The sound film ended the silent film era. As Chaplin said: “Everything is over.” “Captain II” was filmed at the moment when Keaton fell from the peak period. One of the scenes – Keaton stood on the ground, several large houses behind him crashed down. Next, a narrow window just caught his body – as if it were a realistic portrayal. The play is extremely difficult, and Ketten will be crushed to death. Later, Jackie Chan, The Simpsons, and The Stupid Show series all paid tribute to this scene.

Keaton began to drink alcohol and the first marriage broke down. All the films he shot at MGM in the eyes of film critics seemed to be “deliberately designed to ruin the actor” and were arranged to be stunned by the noisy actor. After drinking alcohol into the rehabilitation center, he was fired by MGM. When he was editing for MGM in the 1940s and 1950s, his weekly salary fell from $3,000 to $100. He shot some things that didn’t have the dominance for other companies, which he called “cheaters”.

Later, Keaton helped Red Skelton remake his own silent film classics. “Bast is very modest. Whenever he has new ideas, he always calls me and says, ‘I think it would be more interesting to shoot like this. I will shoot it again. He always tries to convince others that this is me. The idea, but these ideas actually came from him,” Skelton said in an interview that year.

“Bast is a gentle person, he rarely defends himself, but he is anxious,” said Keaton’s friend and director James Cullen. “He blamed himself for all things that didn’t go well. I told him that those bastards are too bad for you.” Keaton only said, “Oh, they are not bad guys.”

Some fans think that this documentary is not deep enough, and there is a suspicion of playing cards. But it happens to be very friendly to a wider audience. You may wish to use “The Great Buster” as an entrance to experience the performance of his “The Great Atone Face”. His face is like a deserted presidential mountain, with the wisdom of sublimating the little fun of singing and dancing into comedy art.

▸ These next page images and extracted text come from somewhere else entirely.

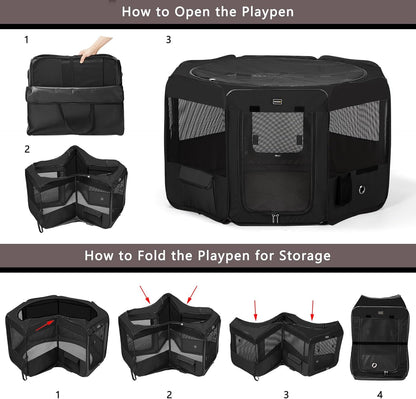 How to Open the Playpen

1

3

2

How to Fold the Playpen for Storage

1

2

3

4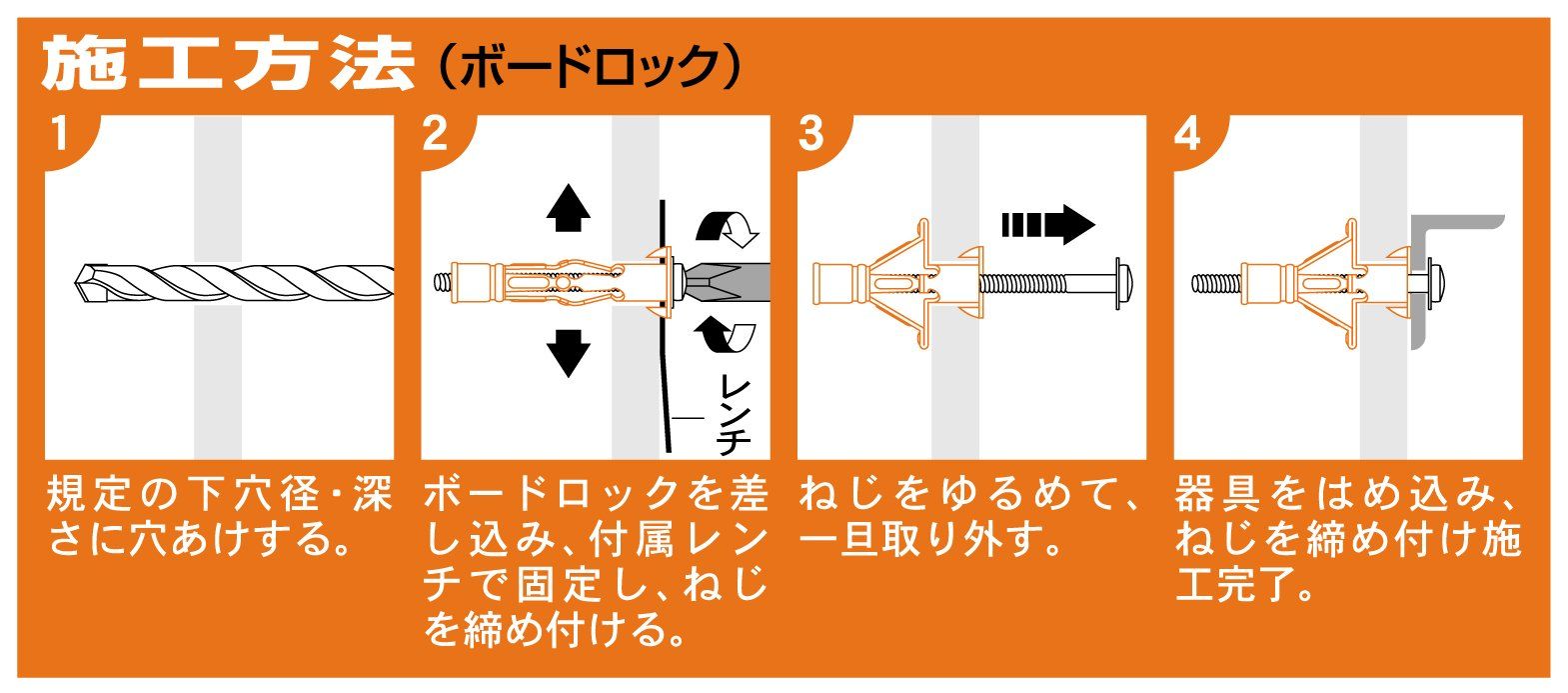 施工方法（ボードロック）

1

規定の下穴径・深さに穴あけする。

2

レンチ

ボードロックを差し込み、付属レンチで固定し、ねじを締め付ける。

3

ねじをゆるめて、一旦取り外す。

4

器具をはめ込み、ねじを締め付け施工完了。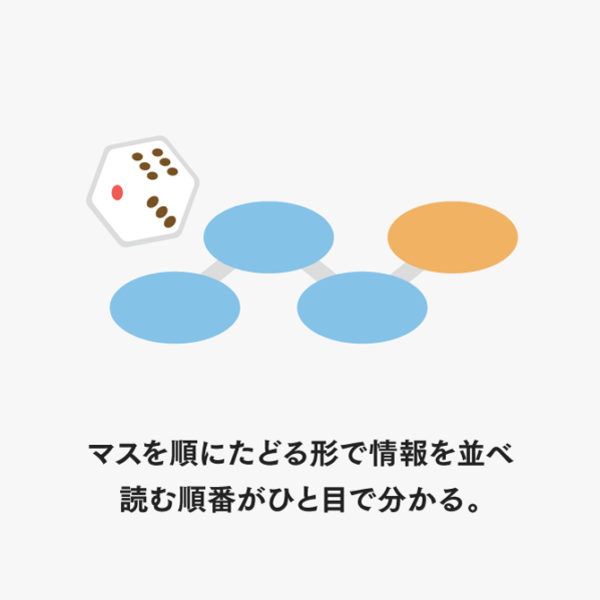 マスを順にたどる形で情報を並べ
読む順番がひと目で分かる。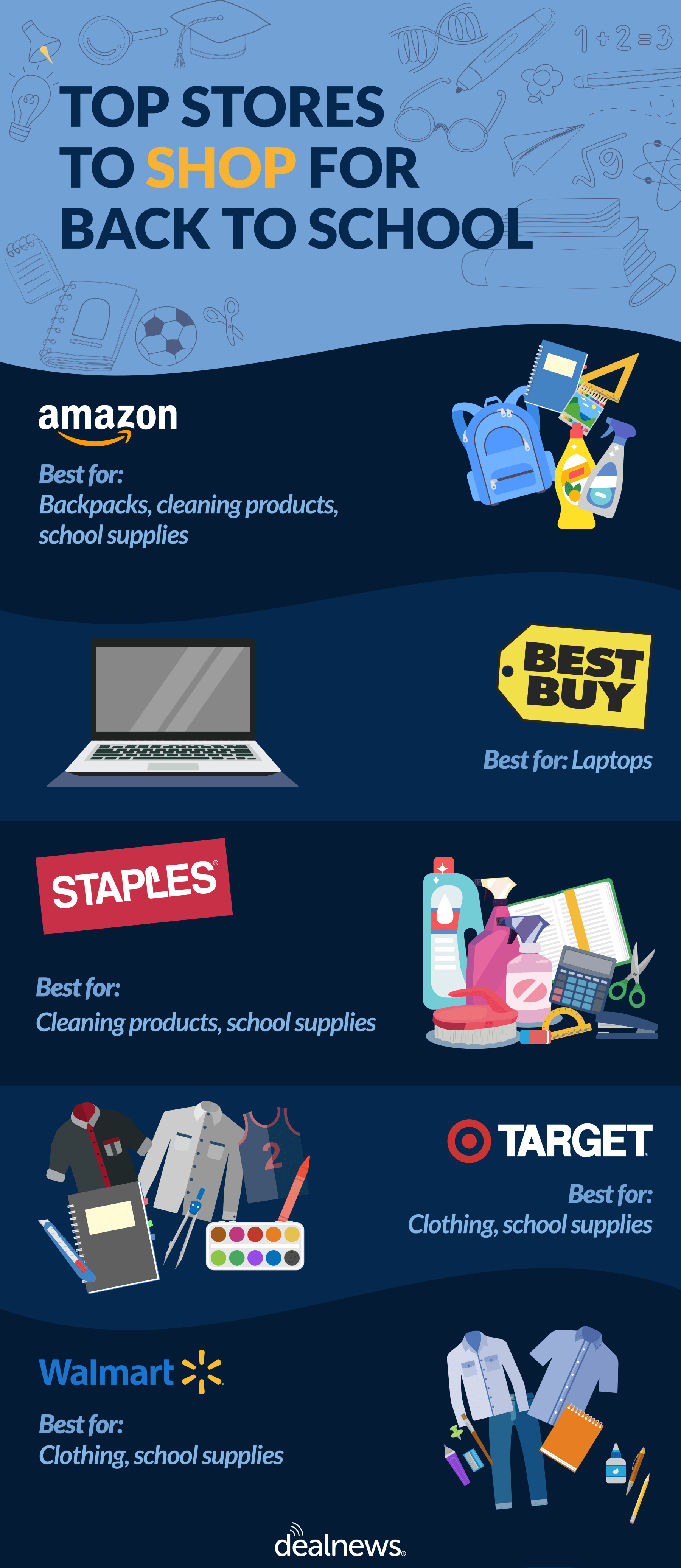 1+2=3

TOP STORES TO SHOP FOR BACK TO SCHOOL

amazon

Best for:
Backpacks, cleaning products, school supplies

BEST BUY

Best for: Laptops

STAPLES

Best for:
Cleaning products, school supplies

2

TARGET

Best for:
Clothing, school supplies

Walmart

Best for:
Clothing, school supplies

dealnews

Or, you can escape the trap of knowledge and calm your mind. Think of this documentary as a high-level comedy episode, open it like a comedy show, and you can gain some happiness. In an advertisement he shot for Northwest Airlines in his later years, you can see that Keaton wearing grass skirts, wearing squats, holding beach volleyball, and wearing kimonos appeared in the camera and enthusiastically recruited tourists.

As Keaton himself once said, he did not become a great man’s ambition, the only thing of interest, “just let the audience laugh.”